Prior to the Stock Market slumping in late October 1929, the market was actually thriving. Generally prices of stocks were on the up throughout the decade, peaking in September 1929. It was at this point that market instability started to set in. Because of prices being constantly on the up previously in the year, there was huge levels of public investment, many people would borrow over two thirds of the face value of the shares they were purchasing. This level of borrowing was simply considered normality with an economy thriving.

When the market began to look unstable, those who had borrowed to purchase shares wanted to sell as quickly as possible to make their money back. This caused panic selling to occur. Panic selling is when lots of shareholders are looking to sell at the same time and prices drop massively due to the excess supply. When prices begin to drop, even more people decide to sell in order to maximise their return in fear that share value is going to drop further.

Investors inevitably lost money. Those who had lost money cut their expenditure by 10% in order to pay back loans and restore savings. The massive cut in public expenditure caused interest rates to drop to low levels, loss of jobs and a decline in worldwide trade. Cities all around the world, particularly those who relied on heavy industry, were hit very hard.

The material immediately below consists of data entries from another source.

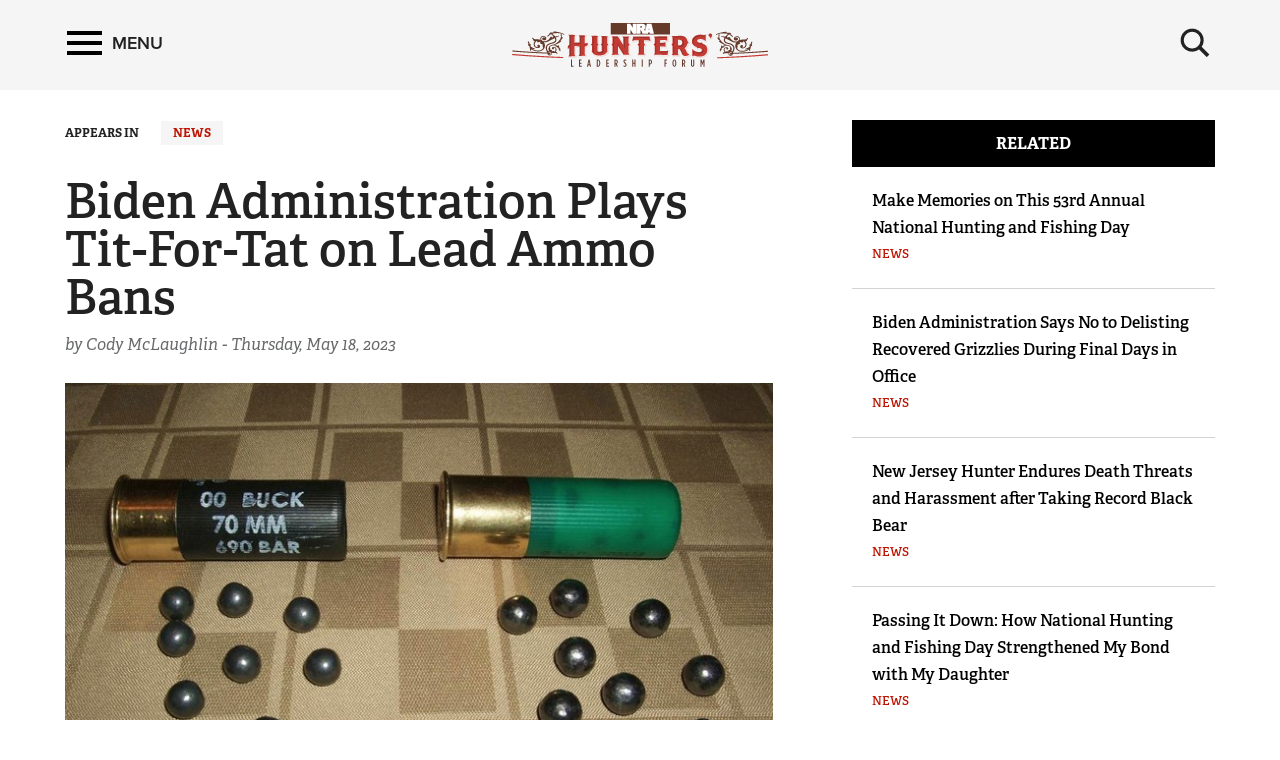

--- FILE ---
content_type: text/plain
request_url: https://www.google-analytics.com/j/collect?v=1&_v=j102&a=255648531&t=pageview&_s=1&dl=https%3A%2F%2Fwww.nrahlf.org%2Farticles%2F2023%2F5%2F18%2Fbiden-administration-plays-tit-for-tat-on-lead-ammo-bans%2F&ul=en-us%40posix&dt=NRA%20Hunters%27%20Leadership%20Forum%20%7C%20Biden%20Administration%20Plays%20Tit-For-Tat%20on%20Lead%20Ammo%20Bans&sr=1280x720&vp=1280x720&_u=IEBAAEABAAAAACAAI~&jid=1557160249&gjid=609779183&cid=1090992200.1762376094&tid=UA-81044843-1&_gid=1196076868.1762376094&_r=1&_slc=1&z=740169748
body_size: -449
content:
2,cG-0N4VP20LG4

--- FILE ---
content_type: text/plain
request_url: https://www.google-analytics.com/j/collect?v=1&_v=j102&a=255648531&t=pageview&_s=1&dl=https%3A%2F%2Fwww.nrahlf.org%2Farticles%2F2023%2F5%2F18%2Fbiden-administration-plays-tit-for-tat-on-lead-ammo-bans%2F&ul=en-us%40posix&dt=NRA%20Hunters%27%20Leadership%20Forum%20%7C%20Biden%20Administration%20Plays%20Tit-For-Tat%20on%20Lead%20Ammo%20Bans&sr=1280x720&vp=1280x720&_u=aGDAgEABAAAAACAAI~&jid=1987941187&gjid=1532911985&cid=1090992200.1762376094&tid=UA-78951941-1&_gid=1196076868.1762376094&_slc=1&gtm=45He5b31n8154KMVB7v812954265za200zd812954265&gcd=13l3l3l3l1l1&dma=0&tag_exp=101509157~103116026~103200004~103233427~104527907~104528501~104684208~104684211~104948813~115480709~115583767~115616985~115938466~115938468~116217636~116217638&z=1875047440
body_size: -830
content:
2,cG-GXX9YWZWS9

Many people were defaulting on loan payments and banks began to shut down.

Stock market crashes since, such as the stock market crash of 1987 and the stock market crash of 2008, haven’t caused such a global economic crisis as the 1929 Great Depression. The single biggest loss in one day on the stock market was “Black Monday” in 1987, where the Dow Jones Industrials Average dropped over 22%. Despite this, the Stock Market Crash of 1929 remains the worst in history.